• _Text provided_

-- Opening Marker --

By: Scott Sholder & Sydney Kipen; Cowan, DeBaets, Abrahams & Sheppard LLP
In Stevens v. CoreLogic, Inc., the U.S. District Court for the Southern District of California examined § 1202 of the Copyright Act, a part of the Digital Millennium Copyright Act protecting the integrity of copyright management information (“CMI”), and held that unintentional removal of metadata embedded in a photograph does not violate the statute.
Many digital images include embedded CMI in the images’ metadata. The CMI provides information regarding the author of a photograph, and while the CMI is not immediately visible in the photograph itself, it can be accessed using common software programs. However, when a digital image file is processed by a computer program, metadata can be unintentionally altered or removed during resizing, rotating, cropping, and adjusting resolution of the images.
CoreLogic is a technology company that offers software to assist multiple listing service organizations (“MLS”) and real estate agents to post and access property listings, including photographs of properties. Plaintiffs, professional photographers, licensed some of their photographs of homes to real estate agents for upload to an MLS, knowing their images would be used on these websites, and retained all other copyright rights.
The photographers claimed that during the processing of their licensed photographs for upload to an MLS, CoreLogic stripped the image files of metadata, including CMI. The plaintiffs argued that CoreLogic did not have any valid reason to remove the information, and in doing so, made it easier for MLS users to unlawfully copy the images.
Copyright Act Section 1202:
Section 1202 addresses the integrity of CMI and provides damages if it is altered or removed under certain conditions. Subsection (a) states that a person may not knowingly, with the intent to “induce, enable, facilitate, or conceal infringement,” provide or distribute false CMI. Subsection (b) states that a person may not, without the authority of the copyright owner, intentionally remove or alter CMI, distribute CMI knowing that it has been removed, or distribute works or copies knowing that CMI has been removed. The court discussed both provisions, but focused mostly on the latter.
The Court’s Decision:
The court granted CoreLogic’s motion for summary judgment dismissing the plaintiffs’ § 1202 claims, finding that the photographers had failed to prove the necessary statutory elements. Specifically, they could not prove that CoreLogic provided or distributed false CMI; that any CMI was embedded in their photograph; that CoreLogic took any action that removed or altered any CMI (assuming it was embedded); or, if such actions were taken, that they were intentional.
The photographers argued that some of their photographs contained CMI in the metadata at the time the images were licensed to the real estate agents, but the court was unconvinced. The court also noted that the CMI (if any) could have been removed from the images in a multitude of ways before they were even uploaded to the MLS via CoreLogic’s default platform.
In addition, the court rejected the argument that CoreLogic could be held responsible for the effects of uploading the images. The court found that third parties – the actual uploaders – performed this act, not CoreLogic. As the software developer, CoreLogic did not have any control over which photographs were uploaded and whether they contained any CMI. Regardless, even if CoreLogic had removed CMI, the court held that the photographers did not prove that CoreLogic intentionally removed it, or that the absence of metadata actually led to copyright infringement.
Finally, the court held that when the photographers granted the real estate agents licenses to use their photographs, they knew the MLS sites used special software and knew the agents would, at least in some ways, manipulate the photographs for listing purposes. The agreements between the photographers and the agents were silent on whether the agents were prohibited from removing metadata, and accordingly, the court held that the plaintiffs effectively granted an implied license to upload the photographs even though the CMI may have been removed as a result.
The court’s decision highlights the difficulties that photographers who assert § 1202 claims may encounter in the face of new image-sharing technologies. Software developers may make efforts to ensure that their products preserve photographic metadata, but the law does not require them to do so; rather, automated systems that inadvertently scrub metadata as a consequence of image processing, at least in California, do not violate the statute. Image metadata is inherently prone to removal as the fields can easily be overwritten or deleted. This lesson, coupled with the court’s observation that the photographers never warned the real estate agents not to remove embedded metadata, should remind photographers and those companies that permit images to be uploaded, that contracts should be clear regarding who should be responsible with respect to retaining metadata and whether anyone should be liable as a result of any removal or alteration.

-- Closing Marker --

• _Provided information_
-- Opening Marker --

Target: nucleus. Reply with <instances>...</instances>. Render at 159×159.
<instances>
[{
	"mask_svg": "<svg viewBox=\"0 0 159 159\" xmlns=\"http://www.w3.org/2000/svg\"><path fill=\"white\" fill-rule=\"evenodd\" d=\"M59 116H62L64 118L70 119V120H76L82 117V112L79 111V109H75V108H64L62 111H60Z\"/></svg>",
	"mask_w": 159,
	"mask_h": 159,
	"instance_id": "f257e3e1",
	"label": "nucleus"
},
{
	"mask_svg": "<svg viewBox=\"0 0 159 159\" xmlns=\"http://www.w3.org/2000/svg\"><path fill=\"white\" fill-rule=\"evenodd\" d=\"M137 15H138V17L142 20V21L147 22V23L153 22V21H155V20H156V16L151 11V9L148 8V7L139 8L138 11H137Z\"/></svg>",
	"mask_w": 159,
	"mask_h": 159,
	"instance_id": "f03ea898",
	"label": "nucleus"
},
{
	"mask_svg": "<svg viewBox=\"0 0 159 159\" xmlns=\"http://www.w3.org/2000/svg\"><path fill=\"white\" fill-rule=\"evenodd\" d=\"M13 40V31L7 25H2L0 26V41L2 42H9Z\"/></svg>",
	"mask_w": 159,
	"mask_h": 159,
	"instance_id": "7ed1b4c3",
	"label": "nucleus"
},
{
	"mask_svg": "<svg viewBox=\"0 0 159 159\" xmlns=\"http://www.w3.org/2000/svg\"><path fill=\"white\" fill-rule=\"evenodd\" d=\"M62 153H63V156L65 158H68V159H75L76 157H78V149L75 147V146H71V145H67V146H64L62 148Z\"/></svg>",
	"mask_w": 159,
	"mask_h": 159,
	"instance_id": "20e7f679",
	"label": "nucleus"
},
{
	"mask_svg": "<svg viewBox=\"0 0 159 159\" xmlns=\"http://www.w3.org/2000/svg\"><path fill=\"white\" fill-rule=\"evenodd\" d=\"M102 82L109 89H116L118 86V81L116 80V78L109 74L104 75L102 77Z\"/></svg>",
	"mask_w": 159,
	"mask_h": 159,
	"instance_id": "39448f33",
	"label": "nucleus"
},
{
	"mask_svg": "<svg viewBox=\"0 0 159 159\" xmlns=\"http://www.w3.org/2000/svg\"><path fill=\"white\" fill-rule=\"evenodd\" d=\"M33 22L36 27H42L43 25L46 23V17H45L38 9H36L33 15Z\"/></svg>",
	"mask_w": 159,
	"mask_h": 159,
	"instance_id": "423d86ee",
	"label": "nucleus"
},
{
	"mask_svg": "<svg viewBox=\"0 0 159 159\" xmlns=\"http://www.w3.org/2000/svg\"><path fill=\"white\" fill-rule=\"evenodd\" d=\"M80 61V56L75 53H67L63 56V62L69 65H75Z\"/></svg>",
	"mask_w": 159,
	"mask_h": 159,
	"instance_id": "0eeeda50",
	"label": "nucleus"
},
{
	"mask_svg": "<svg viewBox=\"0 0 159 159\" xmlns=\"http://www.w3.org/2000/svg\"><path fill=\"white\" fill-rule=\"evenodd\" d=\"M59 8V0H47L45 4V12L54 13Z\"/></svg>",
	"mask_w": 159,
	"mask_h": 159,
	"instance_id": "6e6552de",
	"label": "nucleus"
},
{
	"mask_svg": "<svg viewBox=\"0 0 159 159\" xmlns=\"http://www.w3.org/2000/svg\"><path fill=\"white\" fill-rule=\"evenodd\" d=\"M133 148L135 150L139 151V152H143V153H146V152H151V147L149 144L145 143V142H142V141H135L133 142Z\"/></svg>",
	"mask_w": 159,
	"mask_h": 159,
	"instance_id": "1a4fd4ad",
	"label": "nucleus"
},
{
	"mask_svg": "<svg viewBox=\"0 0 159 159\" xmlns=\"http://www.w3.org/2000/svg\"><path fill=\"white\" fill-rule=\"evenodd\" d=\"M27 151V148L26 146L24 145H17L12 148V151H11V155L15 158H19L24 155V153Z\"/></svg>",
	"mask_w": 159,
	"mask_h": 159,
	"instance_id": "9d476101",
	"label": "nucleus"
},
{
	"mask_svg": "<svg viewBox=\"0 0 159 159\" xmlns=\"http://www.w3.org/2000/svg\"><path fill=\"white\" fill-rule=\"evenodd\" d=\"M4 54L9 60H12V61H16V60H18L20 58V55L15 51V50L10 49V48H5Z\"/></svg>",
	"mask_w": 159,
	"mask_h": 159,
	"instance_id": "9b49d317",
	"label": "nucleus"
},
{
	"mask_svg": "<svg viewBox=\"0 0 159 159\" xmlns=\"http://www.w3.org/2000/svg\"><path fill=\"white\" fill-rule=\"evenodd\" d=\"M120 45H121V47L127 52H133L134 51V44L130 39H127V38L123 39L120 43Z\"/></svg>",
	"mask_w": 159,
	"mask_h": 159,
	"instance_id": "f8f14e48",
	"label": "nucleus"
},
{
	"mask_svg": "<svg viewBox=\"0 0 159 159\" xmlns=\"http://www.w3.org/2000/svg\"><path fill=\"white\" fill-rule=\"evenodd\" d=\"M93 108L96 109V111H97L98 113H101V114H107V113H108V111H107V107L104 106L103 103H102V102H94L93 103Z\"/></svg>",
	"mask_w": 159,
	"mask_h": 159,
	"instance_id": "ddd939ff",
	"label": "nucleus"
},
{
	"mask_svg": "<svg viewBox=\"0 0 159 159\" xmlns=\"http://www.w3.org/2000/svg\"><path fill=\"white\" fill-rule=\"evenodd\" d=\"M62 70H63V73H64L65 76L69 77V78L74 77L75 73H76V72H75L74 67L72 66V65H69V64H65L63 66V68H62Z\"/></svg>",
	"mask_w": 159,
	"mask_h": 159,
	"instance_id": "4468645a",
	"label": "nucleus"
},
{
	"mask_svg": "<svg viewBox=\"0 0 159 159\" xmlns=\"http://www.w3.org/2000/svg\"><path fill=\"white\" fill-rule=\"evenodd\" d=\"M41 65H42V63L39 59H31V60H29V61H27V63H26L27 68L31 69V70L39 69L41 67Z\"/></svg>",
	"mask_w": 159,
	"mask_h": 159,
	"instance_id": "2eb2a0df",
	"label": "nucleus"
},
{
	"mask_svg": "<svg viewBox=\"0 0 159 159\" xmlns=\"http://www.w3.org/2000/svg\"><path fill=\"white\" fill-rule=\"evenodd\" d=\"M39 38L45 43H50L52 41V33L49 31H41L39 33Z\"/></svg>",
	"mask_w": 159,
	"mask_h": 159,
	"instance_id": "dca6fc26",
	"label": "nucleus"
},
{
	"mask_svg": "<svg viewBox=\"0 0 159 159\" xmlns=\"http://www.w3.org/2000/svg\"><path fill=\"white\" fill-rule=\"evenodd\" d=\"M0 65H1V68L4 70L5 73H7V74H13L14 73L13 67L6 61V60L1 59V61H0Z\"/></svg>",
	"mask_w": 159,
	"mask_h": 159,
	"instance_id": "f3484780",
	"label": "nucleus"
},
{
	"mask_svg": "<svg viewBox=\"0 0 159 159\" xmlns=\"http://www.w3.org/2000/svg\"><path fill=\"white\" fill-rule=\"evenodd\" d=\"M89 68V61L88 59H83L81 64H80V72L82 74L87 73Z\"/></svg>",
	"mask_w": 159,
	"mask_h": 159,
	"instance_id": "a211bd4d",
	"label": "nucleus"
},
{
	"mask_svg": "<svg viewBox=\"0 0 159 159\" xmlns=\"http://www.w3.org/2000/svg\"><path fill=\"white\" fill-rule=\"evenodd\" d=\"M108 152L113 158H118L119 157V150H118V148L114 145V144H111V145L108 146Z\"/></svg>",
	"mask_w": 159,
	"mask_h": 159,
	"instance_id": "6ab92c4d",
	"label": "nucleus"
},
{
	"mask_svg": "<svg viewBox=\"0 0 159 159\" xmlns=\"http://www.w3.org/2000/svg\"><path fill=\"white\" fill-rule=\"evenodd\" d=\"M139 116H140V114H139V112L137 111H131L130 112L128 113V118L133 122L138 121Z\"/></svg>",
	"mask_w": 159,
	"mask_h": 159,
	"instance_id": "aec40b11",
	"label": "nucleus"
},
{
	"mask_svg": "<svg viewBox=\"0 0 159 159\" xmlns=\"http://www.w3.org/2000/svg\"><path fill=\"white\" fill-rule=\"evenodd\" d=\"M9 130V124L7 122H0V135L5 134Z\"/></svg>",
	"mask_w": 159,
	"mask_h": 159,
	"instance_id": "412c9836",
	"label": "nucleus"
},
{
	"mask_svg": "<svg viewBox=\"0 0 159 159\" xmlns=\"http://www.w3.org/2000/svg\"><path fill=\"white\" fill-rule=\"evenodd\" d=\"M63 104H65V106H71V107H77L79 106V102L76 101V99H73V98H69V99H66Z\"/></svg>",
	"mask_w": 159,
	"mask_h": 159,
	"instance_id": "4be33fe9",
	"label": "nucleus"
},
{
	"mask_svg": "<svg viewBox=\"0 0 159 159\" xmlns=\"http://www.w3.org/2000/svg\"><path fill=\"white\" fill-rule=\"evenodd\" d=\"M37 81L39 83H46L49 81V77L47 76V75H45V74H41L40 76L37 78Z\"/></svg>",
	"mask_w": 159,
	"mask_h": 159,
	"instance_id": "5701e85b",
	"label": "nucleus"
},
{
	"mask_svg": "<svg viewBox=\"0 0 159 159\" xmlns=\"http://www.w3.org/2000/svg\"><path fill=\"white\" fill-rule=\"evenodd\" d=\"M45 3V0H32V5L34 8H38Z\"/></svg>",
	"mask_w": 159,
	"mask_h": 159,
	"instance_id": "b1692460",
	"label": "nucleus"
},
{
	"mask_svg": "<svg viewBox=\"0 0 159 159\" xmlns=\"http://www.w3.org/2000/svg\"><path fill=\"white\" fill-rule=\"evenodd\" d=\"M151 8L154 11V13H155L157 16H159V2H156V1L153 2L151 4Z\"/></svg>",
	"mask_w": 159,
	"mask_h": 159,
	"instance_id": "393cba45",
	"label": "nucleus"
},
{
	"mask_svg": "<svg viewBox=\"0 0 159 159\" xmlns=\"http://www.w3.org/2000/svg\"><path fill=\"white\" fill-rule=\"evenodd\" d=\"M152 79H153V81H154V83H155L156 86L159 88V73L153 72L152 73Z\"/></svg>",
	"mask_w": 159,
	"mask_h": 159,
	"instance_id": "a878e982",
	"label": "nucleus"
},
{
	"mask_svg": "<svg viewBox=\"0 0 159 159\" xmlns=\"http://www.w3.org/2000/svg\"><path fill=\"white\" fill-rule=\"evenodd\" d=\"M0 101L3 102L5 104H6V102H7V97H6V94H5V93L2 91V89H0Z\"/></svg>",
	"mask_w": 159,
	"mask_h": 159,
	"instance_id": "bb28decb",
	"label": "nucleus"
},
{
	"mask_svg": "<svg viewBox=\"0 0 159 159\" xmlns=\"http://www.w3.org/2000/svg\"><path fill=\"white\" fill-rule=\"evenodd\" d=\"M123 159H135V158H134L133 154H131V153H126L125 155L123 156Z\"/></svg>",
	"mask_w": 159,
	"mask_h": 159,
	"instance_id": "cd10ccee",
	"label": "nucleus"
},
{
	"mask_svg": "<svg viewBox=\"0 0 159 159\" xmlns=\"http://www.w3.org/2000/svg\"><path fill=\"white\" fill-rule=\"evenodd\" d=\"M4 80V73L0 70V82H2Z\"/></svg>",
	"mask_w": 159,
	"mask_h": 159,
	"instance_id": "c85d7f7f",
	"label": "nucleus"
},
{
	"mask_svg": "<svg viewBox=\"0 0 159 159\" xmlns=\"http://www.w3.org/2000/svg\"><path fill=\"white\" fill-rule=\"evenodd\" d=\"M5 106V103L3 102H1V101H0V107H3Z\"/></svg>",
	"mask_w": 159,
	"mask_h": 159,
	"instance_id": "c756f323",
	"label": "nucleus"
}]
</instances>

-- Closing Marker --

• _Work instruction 1_
Please reproduce the part of the Stevens v. CoreLogic article starting at "CoreLogic is a" and ending at "copy the images.".
• _Work instruction 2_
According to the Stevens v. CoreLogic article, which court examined the case?
The listing has no connection to the article on Stevens v. CoreLogic.

• _Exercise solution 1_
CoreLogic is a technology company that offers software to assist multiple listing service organizations (“MLS”) and real estate agents to post and access property listings, including photographs of properties. Plaintiffs, professional photographers, licensed some of their photographs of homes to real estate agents for upload to an MLS, knowing their images would be used on these websites, and retained all other copyright rights.
The photographers claimed that during the processing of their licensed photographs for upload to an MLS, CoreLogic stripped the image files of metadata, including CMI. The plaintiffs argued that CoreLogic did not have any valid reason to remove the information, and in doing so, made it easier for MLS users to unlawfully copy the images.

• _Exercise solution 2_
The U.S. District Court for the Southern District of California.